|

Fledgling businesses start cooking by using Pacific Gateway Center's incubator kitchens
By Betty Shimabukuro
bshimabukuro@starbulletin.com
THEY SAY you have to spend money to make money. But what if you have nothing to spend? If your dream lies in food service, the upfront costs of setting yourself up in a certified commercial kitchen can be insurmountable. This is where the Pacific Gateway Center's incubator kitchens come in.
The Kalihi center offers 12 kitchens equipped with all the basics for making food ready for sale. Small, start-up businesses incubate here, just as the name implies, until they're ready to -- well -- take flight.
"They told us that everybody here is just like a baby chicken," Robert Joyce of Uncle Bobo's Smokehouse Barbecue said.
Uncle Bobo's is a Pacific Gateway graduate. Joyce and his wife, Keiko, moved on after about two years at the center to lease space in Kaaawa for a small restaurant.
Those two years allowed them to test the market and their system for making smoked brisket, pork shoulder and ribs -- without having to put up substantial cash for equipment, Joyce said. "We haven't made lots of money yet, but we didn't have to go into a whole lot of debt."

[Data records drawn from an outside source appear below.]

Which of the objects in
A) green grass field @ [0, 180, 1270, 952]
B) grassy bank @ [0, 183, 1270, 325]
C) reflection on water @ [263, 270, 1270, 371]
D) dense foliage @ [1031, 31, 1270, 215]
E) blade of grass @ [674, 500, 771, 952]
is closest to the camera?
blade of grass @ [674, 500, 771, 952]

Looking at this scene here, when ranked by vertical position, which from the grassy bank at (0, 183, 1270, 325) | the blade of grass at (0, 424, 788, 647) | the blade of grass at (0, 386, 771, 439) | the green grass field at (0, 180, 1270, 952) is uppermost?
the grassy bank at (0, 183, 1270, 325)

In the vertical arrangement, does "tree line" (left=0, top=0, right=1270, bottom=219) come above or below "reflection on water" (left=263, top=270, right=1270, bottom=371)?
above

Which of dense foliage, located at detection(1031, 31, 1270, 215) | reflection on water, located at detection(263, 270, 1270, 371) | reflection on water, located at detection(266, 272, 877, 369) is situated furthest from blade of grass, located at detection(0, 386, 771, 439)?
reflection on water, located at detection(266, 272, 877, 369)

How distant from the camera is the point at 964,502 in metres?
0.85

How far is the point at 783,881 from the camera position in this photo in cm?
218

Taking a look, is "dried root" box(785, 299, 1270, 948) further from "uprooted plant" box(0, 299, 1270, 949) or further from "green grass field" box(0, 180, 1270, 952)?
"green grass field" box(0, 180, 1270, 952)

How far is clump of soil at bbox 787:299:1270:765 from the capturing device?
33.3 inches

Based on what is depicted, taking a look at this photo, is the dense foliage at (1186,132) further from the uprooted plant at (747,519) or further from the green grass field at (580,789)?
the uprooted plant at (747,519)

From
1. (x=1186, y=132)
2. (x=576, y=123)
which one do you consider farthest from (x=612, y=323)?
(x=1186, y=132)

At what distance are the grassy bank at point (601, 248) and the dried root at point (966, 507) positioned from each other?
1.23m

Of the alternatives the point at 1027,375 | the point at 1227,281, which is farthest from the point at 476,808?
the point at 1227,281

SO THERE IT IS: Pacific Gateway provides the nudge, the means by which an entrepreneur with an idea can try to fly. The kitchens provide prep and cooking space; the food is then sold in small markets or lunch wagons. Packaged goods such as salad dressings are also made there for sale outside.
Executive director Myaing Thein says the center's primary mission is to serve low- to moderate-income clients, and the island's growing refugee and immigrant population. Besides kitchen space, they also can get business advice, training and use of center computers.
Clients include Korean immigrants cooking Vietnamese food; Chinese cooking Mexican. "It's a real, real, eclectic mix," Thein said.
Don't go there expecting to find a United Nations in aprons, though. Some clients are long-time Hawaii residents in for a career change.
Phillip Mowrey, for example, retired as an architect and went into partnership with Eric Lo making take-out salads and soups for the Downtown office crowd. Every day they package about 150 salads to be sold at San Francisco Salad Co. at Pioneer Plaza.
"When you're starting out, you often don't know the equipment you'll need," Mowrey said. "And equipment is expensive."

It's a slow process, given the cost of doing business on the outside, he said, but most clients are motivated to gain the convenience of their own space.
Both Mowrey and Wu said that is their aim -- someday.
The idea of incubator kitchens developed in Italy, Thein said, where farmers would pool resources to develop certified kitchens and food-processing plants.
The $5 million Pacific Gateway kitchens opened in 2003 and survive on a mix of government grants, private funding (primarily through the Weinberg Foundation) and individual contributions.
The next step for the center is a retail outlet, which Thein hopes to open in December on North King Street, selling Micronesian arts and crafts, as well as packaged foods from Pacific Gateway clients. The new outlet will have its own kitchen, she said, so some fresh-made foods will also be sold.
"Our staff, as well as our clients, has this affinity for food."